Which is what we got today!
Pretty exciting, in restrospect…
I had just returned home from doing some errands. Bill called asking me to hurry down to the farm with the bee suits and gloves, so I grabbed them and the camera and drove over. I was pulling on my bee coat and hood and gloves as I ran up to the beehives. When I got there, Michael was already up a large step ladder in the middle of a grove of small cedars. The swarm was tens of thousands of bees dripping from a branch high up above the top of the ladder, balled around the queen. He had a saw and some loppers, and on the ground nearby, he and Bill had prepared a box with frames to put the swarm in.
So, I’m dressed in shorts but I’m wearing my full bee jacket and hood, with gloves, holding the ladder on decidedly sloped ground so Michael won’t tip over. I can just picture me and my son in a heap under a swarm of angry bees so I yell “hang on! I’ll get help!” I let go and ran for more hands. Bill and Rich came out and Rich helped me hold the ladder.

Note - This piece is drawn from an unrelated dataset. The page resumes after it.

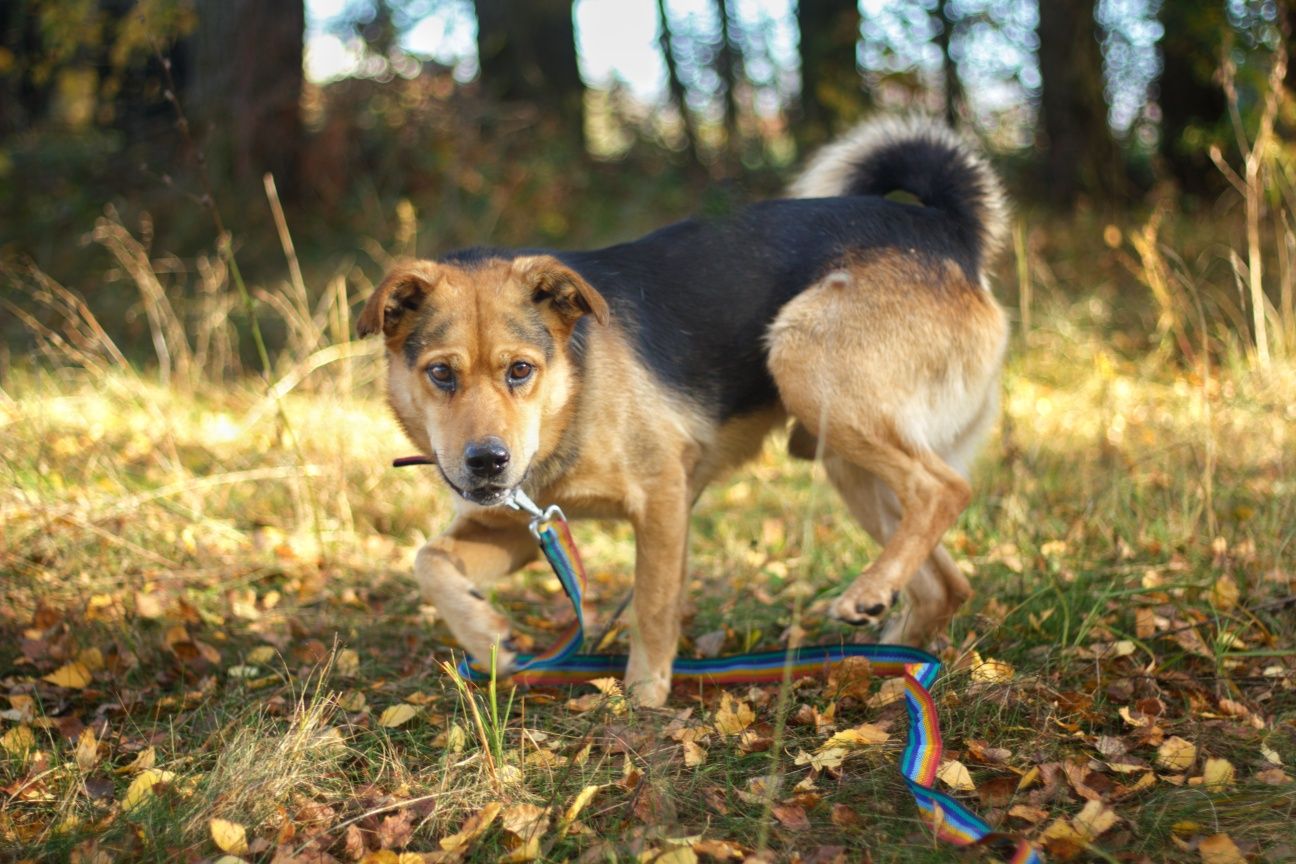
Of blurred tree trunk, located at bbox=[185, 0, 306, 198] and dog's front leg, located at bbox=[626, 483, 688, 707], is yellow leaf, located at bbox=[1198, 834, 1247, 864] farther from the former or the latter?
blurred tree trunk, located at bbox=[185, 0, 306, 198]

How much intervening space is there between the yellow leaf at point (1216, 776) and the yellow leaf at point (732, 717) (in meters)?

Meanwhile, Michael sawed away at a bee-covered branch right over our heads as Rich joked about getting hit by a bee bomb. Michael needed three hands, and asked me to climb up the ladder to help. I started up. Then, he said he wanted me to climb out into the branches of the tree next to him to hold the branch. This is when I hit my limit. “No! There’s no way! I don’t have the courage to do that! I clambered back down the ladder. Bill stepped in, no bee gear on, and climbed the ladder. Rich and I held on to keep him steady. Michael cut the branch and slowly lowered it onto the top of the ladder. He clipped a side branch which was also laden with bees, and at first the branch was held to the rest of the swarm just by the mass of bees. Finally, it broke free, and suddenly, bees rained down on Rich’s bare head like Rice Krispies. He’s saying, “Oh God, they’re all over my head! They’re all over me!” But he stayed cool long enough for Michael to hand the bee-dripping branch off to Bill who balanced it there. Michael crashed down from his perch in the tree and came around the ladder and gracefully took the branch from his father. He swung it around toward the box as Rich ran off to take off his shirt where bees had taken refuge. I recovered my camera from where I put it under the tree.
I got no pictures of the actual swarm in the tree, there was no good angle on it. Not to mention I was holding the ladder, but I took this shot afterward to give you an idea of where it was. The swarm was a good six feet higher than the top of this step ladder.
I got some shots of Michael shaking the branch over the box. The bees seemed to realize that this was shelter. The rest of the swarm began flying toward the box where they smelled their queen. They put a temporary cover on the box, propped up with a sticks. Bees were swarming everywhere!